As Crane settled behind his keyboard, he had a disturbing thought. If these guys did manage to kill him, Olivia could very well end up with everything.

For a moment, Alan Crane tried to calculate the possibility that Olivia Sanchez had planned it that way from the very beginning.

71

It took Jeffrey Esposito and his men two hours just to square away the bodies and arrest the survivors.

They’d left the Seven-Six in four cars. Esposito and Augustus Mosebee in the lead, driving an unmarked squad car. Behind him the three detectives from his precinct squad in another unmarked. Behind them were two patrol cars. He’d managed to wangle one more than he originally planned after talking to Pearce, both cars with a team of two uniformed cops.

They’d heard the gunfire and seen the light from the burning gasoline five blocks away. Esposito stopped and immediately called for support. All police personnel in the area were told to respond to gunshots at Beck’s location.

Esposito sent one patrol car to investigate the fire on Conover. He and his detectives and the other patrol car converged on the gunshots on Reed Street.

By the time Esposito screeched to a halt near the bullet-ridden SUV blocking the empty lot, the gunshots had ceased. He flooded the SUV with his high beams. The unmarked and the patrol car pulled in next to him and did the same. That’s when he spotted the two men Beck and Ciro had knocked out lying on the ground.

Everyone stayed behind the cover of their open doors. Esposito got on his loudspeaker and ordered, “Police. Anybody in there, come out with your hands up.”

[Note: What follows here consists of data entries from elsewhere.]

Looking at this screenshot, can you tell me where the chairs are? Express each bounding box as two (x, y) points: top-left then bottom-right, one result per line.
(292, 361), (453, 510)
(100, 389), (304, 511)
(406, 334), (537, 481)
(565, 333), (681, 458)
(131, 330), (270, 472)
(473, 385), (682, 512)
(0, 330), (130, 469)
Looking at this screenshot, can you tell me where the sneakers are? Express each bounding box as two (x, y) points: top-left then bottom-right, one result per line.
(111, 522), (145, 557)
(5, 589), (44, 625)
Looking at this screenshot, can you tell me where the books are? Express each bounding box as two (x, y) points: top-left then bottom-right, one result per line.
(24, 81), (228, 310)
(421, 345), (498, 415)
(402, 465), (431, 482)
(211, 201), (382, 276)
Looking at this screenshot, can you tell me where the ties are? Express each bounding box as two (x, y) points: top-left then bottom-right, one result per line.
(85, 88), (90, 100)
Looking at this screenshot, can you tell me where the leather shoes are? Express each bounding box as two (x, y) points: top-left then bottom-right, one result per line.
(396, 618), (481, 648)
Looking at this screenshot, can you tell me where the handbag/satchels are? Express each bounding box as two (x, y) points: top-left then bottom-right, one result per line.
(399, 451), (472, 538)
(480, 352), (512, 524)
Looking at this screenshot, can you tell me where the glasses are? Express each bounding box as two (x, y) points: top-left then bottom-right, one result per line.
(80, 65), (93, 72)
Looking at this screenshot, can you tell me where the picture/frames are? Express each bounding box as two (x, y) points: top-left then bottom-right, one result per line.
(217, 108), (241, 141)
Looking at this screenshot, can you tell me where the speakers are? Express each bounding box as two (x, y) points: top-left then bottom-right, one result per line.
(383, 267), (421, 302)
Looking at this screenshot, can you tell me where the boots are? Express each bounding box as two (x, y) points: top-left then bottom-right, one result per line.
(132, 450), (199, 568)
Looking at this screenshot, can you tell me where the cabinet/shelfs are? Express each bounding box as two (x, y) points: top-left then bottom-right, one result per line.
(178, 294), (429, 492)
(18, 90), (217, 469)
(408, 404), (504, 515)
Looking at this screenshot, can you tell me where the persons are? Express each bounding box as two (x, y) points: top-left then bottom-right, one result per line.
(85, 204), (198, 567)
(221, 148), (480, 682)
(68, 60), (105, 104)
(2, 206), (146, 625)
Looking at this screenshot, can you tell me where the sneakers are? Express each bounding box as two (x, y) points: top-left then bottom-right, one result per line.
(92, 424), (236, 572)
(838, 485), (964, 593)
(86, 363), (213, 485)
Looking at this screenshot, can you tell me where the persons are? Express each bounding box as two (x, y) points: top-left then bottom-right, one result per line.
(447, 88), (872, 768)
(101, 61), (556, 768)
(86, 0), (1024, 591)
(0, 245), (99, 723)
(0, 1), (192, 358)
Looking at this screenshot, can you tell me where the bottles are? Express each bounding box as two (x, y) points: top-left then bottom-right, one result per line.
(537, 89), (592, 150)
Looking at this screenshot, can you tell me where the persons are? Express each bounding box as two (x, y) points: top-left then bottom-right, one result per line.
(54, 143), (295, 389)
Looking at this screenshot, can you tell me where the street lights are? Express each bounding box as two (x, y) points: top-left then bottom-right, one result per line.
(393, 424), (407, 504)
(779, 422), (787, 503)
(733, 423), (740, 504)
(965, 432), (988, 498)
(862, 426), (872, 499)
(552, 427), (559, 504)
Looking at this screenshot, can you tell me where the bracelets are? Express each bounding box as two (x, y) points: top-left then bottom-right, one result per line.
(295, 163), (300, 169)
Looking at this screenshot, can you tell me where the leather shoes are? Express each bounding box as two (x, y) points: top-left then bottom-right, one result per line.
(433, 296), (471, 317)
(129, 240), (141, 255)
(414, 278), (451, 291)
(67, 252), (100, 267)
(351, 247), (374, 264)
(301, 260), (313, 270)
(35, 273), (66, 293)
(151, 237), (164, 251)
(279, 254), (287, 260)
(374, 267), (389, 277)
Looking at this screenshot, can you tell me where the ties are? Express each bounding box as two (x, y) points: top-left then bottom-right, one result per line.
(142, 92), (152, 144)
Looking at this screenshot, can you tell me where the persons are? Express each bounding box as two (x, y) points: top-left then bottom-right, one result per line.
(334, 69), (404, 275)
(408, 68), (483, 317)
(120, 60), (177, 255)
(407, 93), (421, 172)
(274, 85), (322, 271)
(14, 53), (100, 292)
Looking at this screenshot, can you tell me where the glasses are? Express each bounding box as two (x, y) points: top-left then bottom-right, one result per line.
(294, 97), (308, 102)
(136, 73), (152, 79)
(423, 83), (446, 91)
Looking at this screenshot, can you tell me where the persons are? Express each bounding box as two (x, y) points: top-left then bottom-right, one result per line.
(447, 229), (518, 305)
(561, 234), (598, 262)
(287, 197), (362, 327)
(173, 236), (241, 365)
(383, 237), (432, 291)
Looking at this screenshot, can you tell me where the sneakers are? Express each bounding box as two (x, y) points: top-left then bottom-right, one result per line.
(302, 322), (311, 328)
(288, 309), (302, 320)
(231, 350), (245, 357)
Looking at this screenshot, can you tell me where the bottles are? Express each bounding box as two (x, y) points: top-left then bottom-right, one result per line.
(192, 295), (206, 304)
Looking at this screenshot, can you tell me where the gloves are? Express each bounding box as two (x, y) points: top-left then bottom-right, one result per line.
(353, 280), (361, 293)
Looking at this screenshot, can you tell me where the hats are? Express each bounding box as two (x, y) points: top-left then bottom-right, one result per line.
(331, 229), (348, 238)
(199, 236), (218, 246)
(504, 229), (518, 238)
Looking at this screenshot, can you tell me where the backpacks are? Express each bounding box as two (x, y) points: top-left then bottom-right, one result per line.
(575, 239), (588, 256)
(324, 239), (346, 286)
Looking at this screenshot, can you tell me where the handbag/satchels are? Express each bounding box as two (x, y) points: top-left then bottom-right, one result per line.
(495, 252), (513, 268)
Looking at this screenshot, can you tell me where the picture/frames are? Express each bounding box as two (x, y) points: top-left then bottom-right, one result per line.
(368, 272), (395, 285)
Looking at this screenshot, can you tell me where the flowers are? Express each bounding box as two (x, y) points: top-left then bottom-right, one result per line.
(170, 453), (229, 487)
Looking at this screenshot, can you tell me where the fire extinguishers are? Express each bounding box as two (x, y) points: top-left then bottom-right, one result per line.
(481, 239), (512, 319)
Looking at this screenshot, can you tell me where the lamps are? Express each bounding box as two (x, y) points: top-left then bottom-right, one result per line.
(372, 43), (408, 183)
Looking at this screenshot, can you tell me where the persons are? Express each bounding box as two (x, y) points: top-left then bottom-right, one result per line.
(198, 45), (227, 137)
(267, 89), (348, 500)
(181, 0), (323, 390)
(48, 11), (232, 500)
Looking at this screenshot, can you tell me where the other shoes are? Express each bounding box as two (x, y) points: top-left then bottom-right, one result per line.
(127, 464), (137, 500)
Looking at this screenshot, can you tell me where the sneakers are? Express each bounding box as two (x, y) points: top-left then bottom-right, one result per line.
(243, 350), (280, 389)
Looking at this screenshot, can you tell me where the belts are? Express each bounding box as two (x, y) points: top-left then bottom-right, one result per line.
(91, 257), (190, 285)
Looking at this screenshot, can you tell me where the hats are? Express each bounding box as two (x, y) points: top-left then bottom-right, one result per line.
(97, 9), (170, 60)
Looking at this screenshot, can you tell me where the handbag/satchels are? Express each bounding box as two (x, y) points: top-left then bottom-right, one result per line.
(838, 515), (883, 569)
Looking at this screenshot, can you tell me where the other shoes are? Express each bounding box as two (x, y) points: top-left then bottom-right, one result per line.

Immediately, shots rang out, bullets hitting their cars. Esposito and his men returned fire, but the advantage of the two remaining assault rifles almost outweighed their superior number of handguns. Two patrol cops taking cover behind car doors were hit. One in the hip, the other in the lower part of his bulletproof vest.

By then, more police flooded into the area and joined the gunfight.

Eventually, the overwhelming firepower of the cops prevailed. Of the six remaining Bosnians, three were killed, two seriously wounded. The sixth evaded injury by taking cover in a dip in the ground behind a pile of discarded tires. He surrendered babbling unintelligible English.

Before it was all over two more cops were hit, both in the lower legs.

Everybody was half deaf from the gunshots.

On Conover, the first fire truck had arrived before the cops. Two more were on the scene by the time the flames were extinguished.

Three more patrol cars arrived on that side of Beck’s building, but they had stayed well back of the billowing fire, even though they saw bodies on the street and sidewalk.

All five men that Demarco had wiped out had survived the fires because they were on the far side of the SUV. Four suffered extensive burns when the SUV went up in flames, but by then the firemen were on the scene and had dragged them away.